■ ROWS

· · · · · · ·

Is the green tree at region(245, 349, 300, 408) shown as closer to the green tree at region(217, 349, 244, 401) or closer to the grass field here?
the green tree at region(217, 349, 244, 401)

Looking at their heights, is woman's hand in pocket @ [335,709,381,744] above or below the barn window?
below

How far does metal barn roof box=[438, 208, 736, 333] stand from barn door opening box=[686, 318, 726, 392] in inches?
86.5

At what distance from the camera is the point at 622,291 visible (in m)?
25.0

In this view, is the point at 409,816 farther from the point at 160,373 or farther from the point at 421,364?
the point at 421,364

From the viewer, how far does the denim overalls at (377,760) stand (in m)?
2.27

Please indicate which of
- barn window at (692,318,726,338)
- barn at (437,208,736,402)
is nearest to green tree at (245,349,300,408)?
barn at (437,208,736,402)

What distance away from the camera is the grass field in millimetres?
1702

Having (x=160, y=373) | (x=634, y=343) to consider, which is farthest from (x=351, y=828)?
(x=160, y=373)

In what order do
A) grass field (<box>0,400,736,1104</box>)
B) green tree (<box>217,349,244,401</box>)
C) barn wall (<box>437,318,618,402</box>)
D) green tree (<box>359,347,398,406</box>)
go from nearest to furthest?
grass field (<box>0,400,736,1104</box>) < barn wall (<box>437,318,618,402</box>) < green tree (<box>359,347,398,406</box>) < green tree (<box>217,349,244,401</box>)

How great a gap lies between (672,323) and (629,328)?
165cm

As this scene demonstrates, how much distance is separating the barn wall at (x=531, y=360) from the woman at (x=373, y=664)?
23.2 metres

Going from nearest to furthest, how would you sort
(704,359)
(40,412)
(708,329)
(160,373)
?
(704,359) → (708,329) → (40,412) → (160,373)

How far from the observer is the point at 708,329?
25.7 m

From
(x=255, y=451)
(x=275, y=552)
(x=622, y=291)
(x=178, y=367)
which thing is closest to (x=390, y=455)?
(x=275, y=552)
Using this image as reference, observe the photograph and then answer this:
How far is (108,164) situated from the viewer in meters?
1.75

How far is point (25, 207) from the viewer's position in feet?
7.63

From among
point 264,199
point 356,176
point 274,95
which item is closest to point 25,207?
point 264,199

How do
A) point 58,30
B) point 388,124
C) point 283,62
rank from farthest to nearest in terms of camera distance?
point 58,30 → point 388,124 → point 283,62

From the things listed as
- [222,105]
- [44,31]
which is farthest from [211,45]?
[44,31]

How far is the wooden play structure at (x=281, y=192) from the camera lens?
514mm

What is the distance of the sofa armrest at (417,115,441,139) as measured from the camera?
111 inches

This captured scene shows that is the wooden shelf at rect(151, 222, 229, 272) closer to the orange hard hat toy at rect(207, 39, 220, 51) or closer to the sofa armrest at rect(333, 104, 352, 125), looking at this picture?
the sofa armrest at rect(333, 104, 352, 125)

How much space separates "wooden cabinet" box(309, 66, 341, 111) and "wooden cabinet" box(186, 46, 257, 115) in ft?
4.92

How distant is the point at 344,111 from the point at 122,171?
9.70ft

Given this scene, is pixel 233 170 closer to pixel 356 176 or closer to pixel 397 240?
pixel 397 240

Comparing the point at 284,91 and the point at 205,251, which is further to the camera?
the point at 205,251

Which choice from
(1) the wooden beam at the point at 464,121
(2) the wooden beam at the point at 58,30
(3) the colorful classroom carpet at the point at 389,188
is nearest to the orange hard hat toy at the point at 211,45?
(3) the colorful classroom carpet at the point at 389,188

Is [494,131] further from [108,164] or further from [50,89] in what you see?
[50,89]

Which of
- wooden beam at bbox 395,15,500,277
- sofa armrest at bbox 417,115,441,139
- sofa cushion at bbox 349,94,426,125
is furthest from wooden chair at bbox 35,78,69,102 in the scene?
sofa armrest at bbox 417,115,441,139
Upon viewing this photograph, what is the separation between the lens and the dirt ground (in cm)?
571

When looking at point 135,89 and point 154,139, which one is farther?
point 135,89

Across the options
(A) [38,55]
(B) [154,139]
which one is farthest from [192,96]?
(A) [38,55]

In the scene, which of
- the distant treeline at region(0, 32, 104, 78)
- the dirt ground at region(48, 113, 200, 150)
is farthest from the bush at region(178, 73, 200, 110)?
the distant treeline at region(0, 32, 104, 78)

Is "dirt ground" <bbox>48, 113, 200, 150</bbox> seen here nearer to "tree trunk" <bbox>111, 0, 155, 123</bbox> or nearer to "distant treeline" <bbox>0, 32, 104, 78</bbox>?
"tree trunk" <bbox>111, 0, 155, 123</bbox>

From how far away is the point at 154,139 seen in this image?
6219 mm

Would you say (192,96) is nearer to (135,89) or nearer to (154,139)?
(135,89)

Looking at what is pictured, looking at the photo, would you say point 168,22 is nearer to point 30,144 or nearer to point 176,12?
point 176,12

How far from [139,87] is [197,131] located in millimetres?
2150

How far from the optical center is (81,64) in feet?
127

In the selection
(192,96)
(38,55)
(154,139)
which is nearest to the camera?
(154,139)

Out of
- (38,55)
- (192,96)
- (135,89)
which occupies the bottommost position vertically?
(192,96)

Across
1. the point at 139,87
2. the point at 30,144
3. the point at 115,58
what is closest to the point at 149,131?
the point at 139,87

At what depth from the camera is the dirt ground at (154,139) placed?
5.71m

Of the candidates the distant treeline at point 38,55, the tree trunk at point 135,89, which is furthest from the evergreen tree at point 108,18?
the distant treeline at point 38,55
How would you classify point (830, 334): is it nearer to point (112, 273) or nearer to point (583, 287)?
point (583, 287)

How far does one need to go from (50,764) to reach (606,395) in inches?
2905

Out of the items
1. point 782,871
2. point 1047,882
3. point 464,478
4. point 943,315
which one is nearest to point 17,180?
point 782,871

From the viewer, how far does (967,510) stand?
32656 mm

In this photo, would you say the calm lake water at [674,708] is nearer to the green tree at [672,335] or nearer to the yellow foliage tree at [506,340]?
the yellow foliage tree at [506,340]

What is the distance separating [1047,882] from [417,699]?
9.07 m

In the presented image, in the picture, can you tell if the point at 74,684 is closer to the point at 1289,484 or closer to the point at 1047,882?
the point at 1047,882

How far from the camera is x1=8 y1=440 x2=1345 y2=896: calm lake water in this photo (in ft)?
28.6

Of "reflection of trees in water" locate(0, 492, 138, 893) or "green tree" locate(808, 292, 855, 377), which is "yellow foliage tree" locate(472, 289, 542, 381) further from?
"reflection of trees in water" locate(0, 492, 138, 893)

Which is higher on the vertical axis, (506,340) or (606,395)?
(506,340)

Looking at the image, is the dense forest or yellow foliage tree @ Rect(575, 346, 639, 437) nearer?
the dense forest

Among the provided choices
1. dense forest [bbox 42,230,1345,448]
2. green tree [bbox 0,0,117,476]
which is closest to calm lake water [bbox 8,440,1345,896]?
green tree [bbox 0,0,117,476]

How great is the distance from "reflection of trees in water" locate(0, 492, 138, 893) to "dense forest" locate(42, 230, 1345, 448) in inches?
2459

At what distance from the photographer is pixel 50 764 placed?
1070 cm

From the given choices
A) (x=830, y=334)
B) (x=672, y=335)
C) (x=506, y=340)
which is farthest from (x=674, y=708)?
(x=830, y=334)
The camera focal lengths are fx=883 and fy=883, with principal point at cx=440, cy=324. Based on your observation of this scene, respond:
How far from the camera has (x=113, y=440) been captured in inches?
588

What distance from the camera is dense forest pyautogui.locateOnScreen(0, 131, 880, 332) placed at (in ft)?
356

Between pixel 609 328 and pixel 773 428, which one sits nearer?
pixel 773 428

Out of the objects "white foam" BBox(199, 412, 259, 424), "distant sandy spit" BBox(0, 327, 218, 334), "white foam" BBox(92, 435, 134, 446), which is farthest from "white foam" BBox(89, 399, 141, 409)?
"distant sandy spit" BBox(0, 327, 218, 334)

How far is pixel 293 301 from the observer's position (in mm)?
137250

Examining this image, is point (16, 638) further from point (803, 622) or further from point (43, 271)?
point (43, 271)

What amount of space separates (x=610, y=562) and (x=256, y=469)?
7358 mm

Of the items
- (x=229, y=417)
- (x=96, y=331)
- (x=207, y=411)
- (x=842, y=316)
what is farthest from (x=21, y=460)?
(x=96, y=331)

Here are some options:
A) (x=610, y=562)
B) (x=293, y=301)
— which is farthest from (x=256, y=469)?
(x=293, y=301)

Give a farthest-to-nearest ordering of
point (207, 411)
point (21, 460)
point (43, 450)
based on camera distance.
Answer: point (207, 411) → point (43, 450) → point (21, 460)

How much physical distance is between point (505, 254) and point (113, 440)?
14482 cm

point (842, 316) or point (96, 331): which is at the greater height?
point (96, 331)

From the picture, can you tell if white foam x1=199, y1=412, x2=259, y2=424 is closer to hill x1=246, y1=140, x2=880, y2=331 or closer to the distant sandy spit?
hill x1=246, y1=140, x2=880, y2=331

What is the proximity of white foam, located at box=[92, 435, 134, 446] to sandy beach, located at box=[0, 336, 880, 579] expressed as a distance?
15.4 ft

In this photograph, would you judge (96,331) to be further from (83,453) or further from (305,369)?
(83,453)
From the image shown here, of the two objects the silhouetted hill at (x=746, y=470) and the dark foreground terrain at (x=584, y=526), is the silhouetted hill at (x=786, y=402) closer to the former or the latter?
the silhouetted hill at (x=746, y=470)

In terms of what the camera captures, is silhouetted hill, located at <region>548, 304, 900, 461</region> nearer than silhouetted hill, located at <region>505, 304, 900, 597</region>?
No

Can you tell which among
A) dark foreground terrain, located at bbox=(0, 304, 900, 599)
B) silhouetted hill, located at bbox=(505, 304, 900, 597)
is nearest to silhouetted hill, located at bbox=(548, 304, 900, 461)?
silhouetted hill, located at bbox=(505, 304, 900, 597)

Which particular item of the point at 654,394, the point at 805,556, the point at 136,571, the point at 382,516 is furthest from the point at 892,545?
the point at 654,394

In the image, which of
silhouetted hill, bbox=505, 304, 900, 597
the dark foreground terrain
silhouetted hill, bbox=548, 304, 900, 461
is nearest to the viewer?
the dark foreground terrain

· · · · · · ·

■ TASK OBJECTIVE
Reproduce nothing but the lines from the line containing "In terms of what" to the last line of the data, each exactly as written.

■ EXPECTED ANSWER
In terms of what the camera captures, is silhouetted hill, located at <region>548, 304, 900, 461</region> nearer than silhouetted hill, located at <region>505, 304, 900, 597</region>?
No

Can you tell which among
A) dark foreground terrain, located at bbox=(0, 304, 900, 599)
B) silhouetted hill, located at bbox=(505, 304, 900, 597)
is nearest to silhouetted hill, located at bbox=(548, 304, 900, 461)?
silhouetted hill, located at bbox=(505, 304, 900, 597)

Which particular item of the point at 654,394, the point at 805,556, the point at 136,571, the point at 382,516 is furthest from the point at 892,545?
the point at 654,394

In the image, which of
silhouetted hill, bbox=505, 304, 900, 597
the dark foreground terrain
silhouetted hill, bbox=548, 304, 900, 461
is nearest to the viewer?
the dark foreground terrain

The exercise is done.